Background information
- Born: 16 October 1968 (age 57) Moscow, Russian SFSR, Soviet Union
- Origin: Vladivostok, Russian SFSR, Soviet Union
- Genres: Alternative rock; Pop rock; Britpop; Rock and roll; pop; Indie rock; electronic; experimental;
- Occupations: Singer; musician; guitarist; composer; actor; translator; poet; painter; writer;
- Years active: 1983–present

= Ilya Lagutenko =

Russian opera singer (born 1968)

Ilya Igorevich Lagutenko (Илья Игоревич Лагутенко; born 16 October 1968) is the founder and lead singer of the rock band Mumiy Troll.

== Career ==
He was born in Moscow, Soviet Union. Soon after his birth his father died, and the family moved to Vladivostok. In school he became engrossed in studying Chinese. He sang with a children's choir that took him to many Russian cities as they traveled through half of the country. Ilya formed his first psychedelic punk band named "Boney P" (ostensibly drawing on the name of the band Boney M, which was quite popular in the Soviet Union around that time) at the age of 11. In 1992, he graduated from the Far Eastern State University as a specialist in the Mandarin and Chinese Economy. He served in the Russian Air Navy. Ilya worked in China and the United Kingdom with a commercial consulting firm. In 1983, he founded the rock group Mumiy Troll.

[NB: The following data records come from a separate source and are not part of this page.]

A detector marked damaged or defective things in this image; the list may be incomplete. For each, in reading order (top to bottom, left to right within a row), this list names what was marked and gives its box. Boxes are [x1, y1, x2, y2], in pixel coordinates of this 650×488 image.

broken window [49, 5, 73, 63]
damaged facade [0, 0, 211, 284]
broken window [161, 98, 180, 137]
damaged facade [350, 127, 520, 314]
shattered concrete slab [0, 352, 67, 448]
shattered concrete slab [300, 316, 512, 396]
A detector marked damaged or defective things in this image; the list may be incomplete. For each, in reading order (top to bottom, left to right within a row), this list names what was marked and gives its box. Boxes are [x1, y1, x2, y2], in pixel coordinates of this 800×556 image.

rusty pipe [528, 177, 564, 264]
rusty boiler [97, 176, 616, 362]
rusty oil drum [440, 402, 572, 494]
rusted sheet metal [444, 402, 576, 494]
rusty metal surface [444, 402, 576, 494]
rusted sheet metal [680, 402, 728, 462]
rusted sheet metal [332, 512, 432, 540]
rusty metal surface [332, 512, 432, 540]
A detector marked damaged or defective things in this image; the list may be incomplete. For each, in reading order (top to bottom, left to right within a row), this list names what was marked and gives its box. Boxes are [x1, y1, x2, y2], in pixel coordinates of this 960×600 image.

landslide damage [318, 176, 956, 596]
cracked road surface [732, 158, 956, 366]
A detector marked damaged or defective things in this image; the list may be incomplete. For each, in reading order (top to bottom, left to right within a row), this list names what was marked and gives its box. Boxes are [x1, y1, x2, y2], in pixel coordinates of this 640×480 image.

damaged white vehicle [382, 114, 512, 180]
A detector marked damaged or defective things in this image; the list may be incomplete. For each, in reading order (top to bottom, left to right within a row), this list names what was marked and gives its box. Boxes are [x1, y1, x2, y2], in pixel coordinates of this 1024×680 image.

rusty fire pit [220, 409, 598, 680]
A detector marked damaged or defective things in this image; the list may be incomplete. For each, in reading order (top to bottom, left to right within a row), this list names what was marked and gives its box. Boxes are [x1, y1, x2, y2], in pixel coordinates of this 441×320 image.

He was chosen a "Man of the Year 2005" for November by Glamour magazine and "Musician of the Year" by GQ many times. Ilya Lagutenko has changed not only the music but also the clothes, hairstyles and behaviour of Russian young people.

Lagutenko starred as a vampire in the Russian blockbuster The Night Watch (Ночной Дозор). His face is on the cover of the American release.

In 2009, Lagutenko co-wrote the music on track "Intentions" and guested as a vocalist on Svoy's second album, Automatons, which was released in the U.S. and Japan, where it charted #100 in Billboard's Top Independent Albums. The album later won in several categories at the 10th Independent Music Awards in the United States.

Lagutenko is a well-known supporter of Siberian tiger conservation. He is a patron of Amur, a British-Russian partnership to protect tigers and their habitat, and named a Mumiy Troll album Amba, after an indigenous word for tigers in the Russian Far East. Mumiy Troll was the first to support the activities of PSI organization fighting AIDS in Russia.

== Personal life ==
In 2003, Ilya Lagutenko divorced Elena Troinovskaya. Their son Igor was born.

In 2007, Ilya married Anna Zhukova (model) for the second time. In October 2008, their daughter Valentina-Veronica was born. In April 2010, Anna gave birth to second daughter, Letizia.